After a fun club tune, Dammn Baby offers another romp into “current” pop trends– well kind of.  As Jam, Lewis and Jackson are well aware, so much of today’s musical sound is rooted firmly in elements first heard in the 80s— heavy synth over intricate rhythmic and colorful instrumental texture.  As a result, it’s kind of unfair to claim these musical legends as imitators.  But inspired by the sounds of radio today, they recognize that the pendulum has swung “forward” in their favor.  Oh, they’re able to speak the 2015 language much better than several of their “younger” counterparts.  Let’s hope this song gets some love from the radio spotlight.

On Shoulda Known Better, Jackson explores themes of her socially-conscious past.  It’s a conversation between the 23-year old Rhythm Nation superstar and her more experienced self in 2015, realizing that the only way we can hope to achieve a better world is by first coming together and seeing our common humanity.

It’s never the critic that counts
Cause critics only wanna talk
While enlightened minds and open hearts
Together make this world a better place


I had this great epiphany
And rhythm nation was the dream
I guess next time I’ll know better

Other highlights include the EDM/Minneapolis/ jazz piano collaboration on Night, the quiet storm classic and current RnB chart-topper No Sleeep and a poignant tribute to brother Michael in Broken Hearts Heal.  In the latter, Jackson shares the album’s most deeply personal lyrics, wrapped in a light, breezy aura of faithful optimism. And yes, your ears are not deceiving you– a quote to Don’t Stop Till You Get Enough aerates through the track.

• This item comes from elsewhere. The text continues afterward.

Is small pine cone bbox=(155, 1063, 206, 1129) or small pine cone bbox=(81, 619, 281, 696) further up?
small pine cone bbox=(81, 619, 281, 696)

There’s a lot more to discover in this quality body of work.  At this stage in their careers, Jackson, Jam and Lewis have every right to sit back, reminisce and be proud of their historic accomplishments.  But perhaps the greatest beauty of Unbreakable is that it serves as a reminder of how special artistic expression is to the human experience.  As critical as the air we breathe, the need of all people have to communicate, connect, converse and feel never subsides.  A goal that is definitely achieved in this album.

So those are my impressions, but check out what the actual music critics are saying too.  Here’s Complex Music UK, Vulture and The Atlantic to get started.  Feel free to leave your thoughts in the comments.



Photo Credit:  YuTsai


And BTW…

2015 marks the 33rd year since Janet Jackson became a solo artist. Check out the 16-year old Janet performing her first ever single, the aptly-titled Young Love on Soul Train.


UPDATE  October 12th 2015:

Unbreakable is officially a hit!!  Janet Jackson’s new album makes a Number 1 debut on the Billboard charts.  With the impressive seventh album to reach the top, Jackson now earns the historic distinction of holding number 1 albums across 4 decades– the 1980s, 1990s, 2000s and 2010s.

As Ms. Jackson might say herself, it’s fait accompli.  Congratulations Janet!!